§ **Exercise objective**
Extract the full pg_upgrade test failure thread below, reproducing it word for word.

Oversight in 38bfae3.

Author: Daniel Gustafsson
Reviewed-by: Michael Paquier, Justin Prysby
Discussion: /messages/by-id/181A6DA8-3B7F-4B71-82D5-363FF0146820@yesql.se
Backpatch-through: 15

Greetings,

Andres Freund

Michael Paquier

michael@paquier.xyz

over 3 years ago

In reply to: Andres Freund (#2)

Re: pg_upgrade test failure

On Mon, Sep 19, 2022 at 02:32:17PM -0700, Andres Freund wrote:

I don't know if actually related to the commit below, but there've been a
lot of runs of the pg_upgrade tests in the meson branch, and this is the first
failure of this kind. Unfortunately the error seems to be transient -
rerunning the tests succeeded.

This smells to me like a race condition in pg_upgrade (or even pg_ctl
for SERVER_LOG_FILE) where the code still has handles on some of the
files in the log/ subdirectory, causing its removal to not be able to
finish happen. If this proves to be rather easy to reproduce, giving
a list of the files still present in this path would give a hint easy
to follow. Does this reproduce with a good frequency?
--
Michael

Andres Freund

andres@anarazel.de

over 3 years ago

In reply to: Michael Paquier (#3)

Re: pg_upgrade test failure

Hi,

On 2022-09-20 10:08:41 +0900, Michael Paquier wrote:

On Mon, Sep 19, 2022 at 02:32:17PM -0700, Andres Freund wrote:

I don't know if actually related to the commit below, but there've been a
lot of runs of the pg_upgrade tests in the meson branch, and this is the first
failure of this kind. Unfortunately the error seems to be transient -
rerunning the tests succeeded.

§ **Material provided**
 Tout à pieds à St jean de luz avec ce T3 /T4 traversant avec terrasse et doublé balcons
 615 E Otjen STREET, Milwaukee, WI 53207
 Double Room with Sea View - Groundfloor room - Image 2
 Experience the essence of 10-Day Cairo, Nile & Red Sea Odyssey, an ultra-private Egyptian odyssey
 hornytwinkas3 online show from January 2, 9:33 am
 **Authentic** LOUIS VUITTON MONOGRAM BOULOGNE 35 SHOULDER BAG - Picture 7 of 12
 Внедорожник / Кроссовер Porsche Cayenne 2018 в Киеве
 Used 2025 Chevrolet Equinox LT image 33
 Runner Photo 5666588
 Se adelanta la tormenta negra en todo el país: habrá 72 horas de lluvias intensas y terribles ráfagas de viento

==

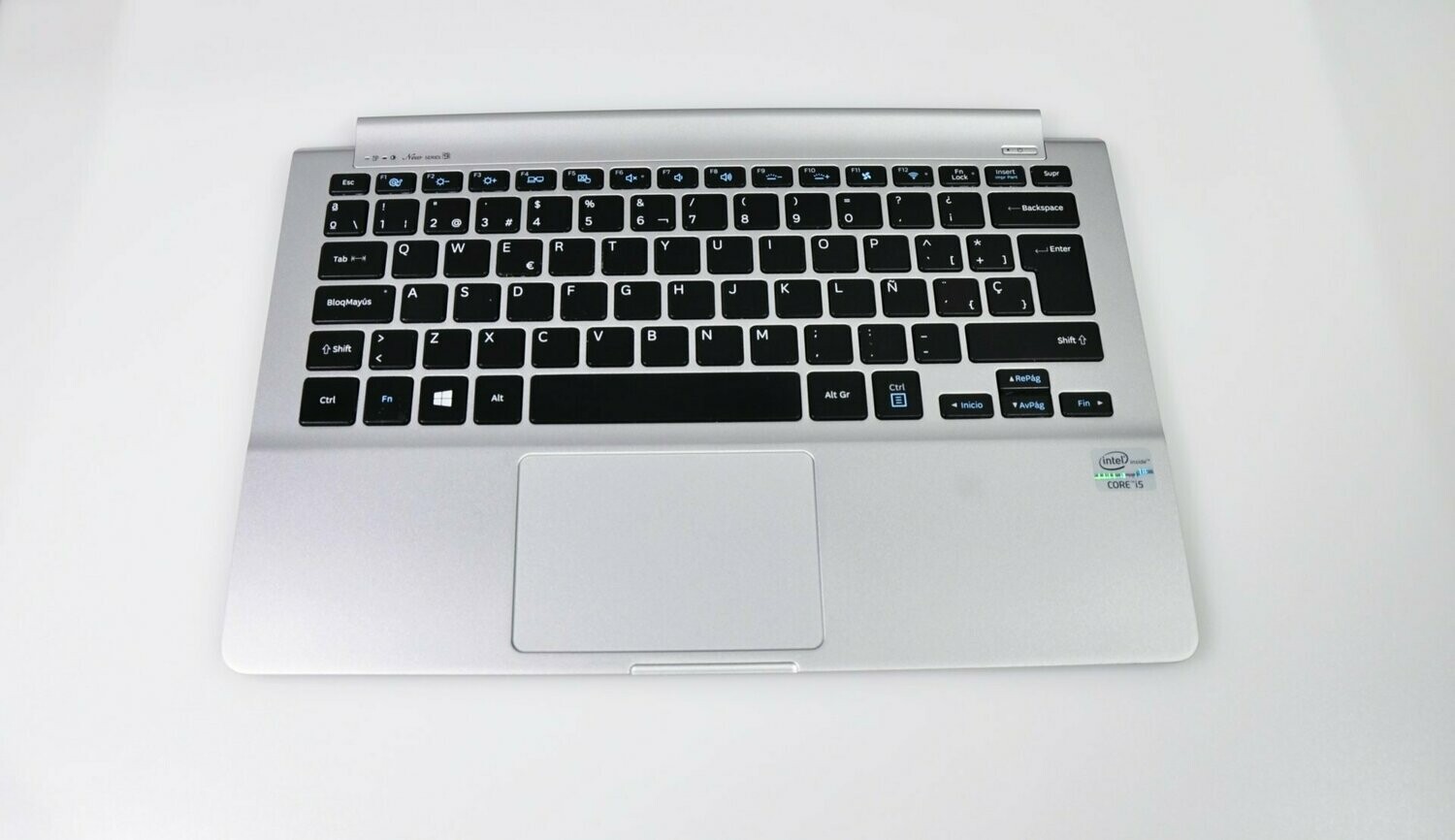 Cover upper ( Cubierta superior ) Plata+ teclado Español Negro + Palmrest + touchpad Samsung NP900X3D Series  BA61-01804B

==

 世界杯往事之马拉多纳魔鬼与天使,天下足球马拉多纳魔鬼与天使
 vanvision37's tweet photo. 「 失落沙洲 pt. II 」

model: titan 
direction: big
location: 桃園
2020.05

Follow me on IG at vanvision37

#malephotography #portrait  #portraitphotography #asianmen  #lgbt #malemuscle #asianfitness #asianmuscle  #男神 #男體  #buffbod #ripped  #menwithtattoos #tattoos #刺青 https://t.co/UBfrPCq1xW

§ **Problem solution**
Oversight in 38bfae3.

Author: Daniel Gustafsson
Reviewed-by: Michael Paquier, Justin Prysby
Discussion: /messages/by-id/181A6DA8-3B7F-4B71-82D5-363FF0146820@yesql.se
Backpatch-through: 15

Greetings,

Andres Freund

Michael Paquier

michael@paquier.xyz

over 3 years ago

In reply to: Andres Freund (#2)

Re: pg_upgrade test failure

On Mon, Sep 19, 2022 at 02:32:17PM -0700, Andres Freund wrote:

I don't know if actually related to the commit below, but there've been a
lot of runs of the pg_upgrade tests in the meson branch, and this is the first
failure of this kind. Unfortunately the error seems to be transient -
rerunning the tests succeeded.

This smells to me like a race condition in pg_upgrade (or even pg_ctl
for SERVER_LOG_FILE) where the code still has handles on some of the
files in the log/ subdirectory, causing its removal to not be able to
finish happen. If this proves to be rather easy to reproduce, giving
a list of the files still present in this path would give a hint easy
to follow. Does this reproduce with a good frequency?
--
Michael

Andres Freund

andres@anarazel.de

over 3 years ago

In reply to: Michael Paquier (#3)

Re: pg_upgrade test failure

Hi,

On 2022-09-20 10:08:41 +0900, Michael Paquier wrote:

On Mon, Sep 19, 2022 at 02:32:17PM -0700, Andres Freund wrote:

I don't know if actually related to the commit below, but there've been a
lot of runs of the pg_upgrade tests in the meson branch, and this is the first
failure of this kind. Unfortunately the error seems to be transient -
rerunning the tests succeeded.